Notwithstanding that natural fermentation of whole maize grain affects the pasting properties of the fermented Ogi by increasing the viscosity and setback with either fermentation or souring time [37
], the effect of natural fermentation on isolated starch from different plant sources was opposite reported [57
]. Natural fermentation on isolated starch decreased peak viscosity and final viscosity on waxy maize, wheat, and cassava starches [62
]. In addition, the setback of isolated starches decreased with respect to steeping time. A smaller setback value means better stability [65
]. The viscosity reduction observed in fermentation of isolated starches could be attributed to the hydrolysis of the starch main molecules, especially those of short-chain amylopectin, associated with both the action of microbial amylases and modest hydrolysis produced by the organic acids generated during fermentation [62
]. Structural alteration on the outer layers of the maize bran during spontaneous fermentation of whole maize kernels might have a role on the viscosity increase during the fermentation of maize grains. The outermost structure of maize kernels is a composite plant material consisting of thick-walled cells originating from the aleurone layer, testa, pericarp, and residual endosperm and is composed mainly of heteroxylans (approximately 67%) and cellulose (22%), but also content significant amounts, phenolic acids (approximately 4%, mainly ferulic and diferulic acid), and acetic acid [66
]. Alkali-soluble components of the maize bran also have functional properties as adhesives, thickeners, and stabilizers [67
]. As a matter of fact, the release components of the maize bran during alkaline cooking during tortilla preparation improved the viscosity, cohesiveness, and adhesiveness of the masa and tortillas [68
]. Therefore, it is possible that the increase in viscosity found as a consequence of the fermentation duration time might be caused by an alteration in the outer layer of the maize grain and/or starch complex formation between starch and components of the maize bran.

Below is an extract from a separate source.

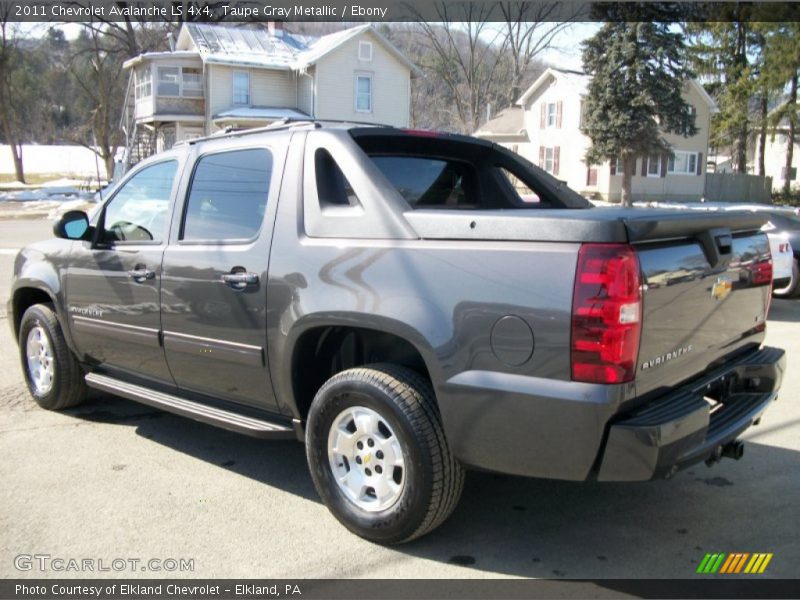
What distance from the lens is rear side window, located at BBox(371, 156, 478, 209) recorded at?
4.45 metres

In summary, fermentation of biofortified maize grains resulted in a considerable reduction (63%) on total carotenoid content, with a generalized effect across all carotenoids forms after long steeping periods. Natural fermentation might also disrupt starch granules and the release of bran components, which translate into changes in the rheological properties of the end-product. Further studies are need to confirm this hypothesis. The extent to which these effects might enhance the solubility of minerals and soluble fibers, as previously reported, [50
] remains to be fully assessed. However, it appears that these factors would play a role in destabilizing carotenoids during fermentation. Although all carotenoid forms are susceptible to degradative reactions during thermal processing, consistent with previous reports, carotenoid susceptibility was dependent on the number of hydroxyl groups present in the structure with xanthophylls more stable to thermal processing than carotenes. These results suggest that fermented maize products made from steeping of biofortified maize genotypes can serve as a source of pVACs, but compatibility of steeping and thermal processing parameters must be further investigated to ensure that carotenoid stability and, eventually, bioavailability can be maximized in these staple foods.